- **STATED TASK 1**
In the SATORI text, what activation function does the output layer use?
- **STATED TASK 2**
Can you repeat the part of the SATORI text between "## 4 Evaluation" and "carried out manually.", inclusive?

- **TEXT SHOWN**
— Begin —

Language models fine-tuned for RTE address the task as a multi-class classification of premise and hypothesis pairs into Entailment, Contradiction and Neutral classes. For transformers like BERT the input is a sequence  $[CLS] \text{ premise } [SEP] \text{ hypothesis } [SEP]$ . The  $[CLS]$  output vector  $C \in R^H$ , where  $H$  is the hidden size in the transformer, acts as the aggregated representation of the input sequence, and is connected to an output layer for classification  $W \in K \times H$ , where  $K$  is the number of classes. Softmax is the activation function of the output layer and cross-entropy the loss function. In SATORI we focus on the Entailment and Contradiction classes, and softmax is applied only to the corresponding outputs. For each pair of premise and hypothesis the classifier generates scores for each of the classes. We use a per-relation threshold  $T_{e,r}$  on the Entailment class score to accept the prediction as valid.

## 4 Evaluation setup

### 4.1 Dataset

The datasets used in the TAC KBP [14] evaluation series are tightly coupled with the text corpus used to mine facts: only information extracted from the corpus is considered valid to populate the knowledge graph. We discard such datasets since SATORI’s web-based approach does not rely on a particular corpus. In addition, the evaluation of the slot-filling task, which is the most closely related to object prediction, is carried out manually.

Other triple-based datasets like LAMA [31], FB15K-237 [49] and WN18 [6], and their derived versions, were also discarded since they do not guarantee the completeness of objects for subject and relation pairs. Completeness of objects is important to evaluate precision and recall in object prediction. For instance, when predicting objects for relation *PersonInstrument* we want to predict all the instruments and not only some instruments for a given individual. In LAMA triples are randomly sampled, while in FB15K-237 and WN18 only frequent entities and relations are selected.

— End —

- **DATA BLOCK**
— Begin —

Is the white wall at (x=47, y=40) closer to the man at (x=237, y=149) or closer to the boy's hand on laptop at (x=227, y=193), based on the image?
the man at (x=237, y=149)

— End —

- **FINAL ANSWER 1**
Softmax

- **FINAL ANSWER 2**
## 4 Evaluation setup

### 4.1 Dataset

The datasets used in the TAC KBP [14] evaluation series are tightly coupled with the text corpus used to mine facts: only information extracted from the corpus is considered valid to populate the knowledge graph. We discard such datasets since SATORI’s web-based approach does not rely on a particular corpus. In addition, the evaluation of the slot-filling task, which is the most closely related to object prediction, is carried out manually.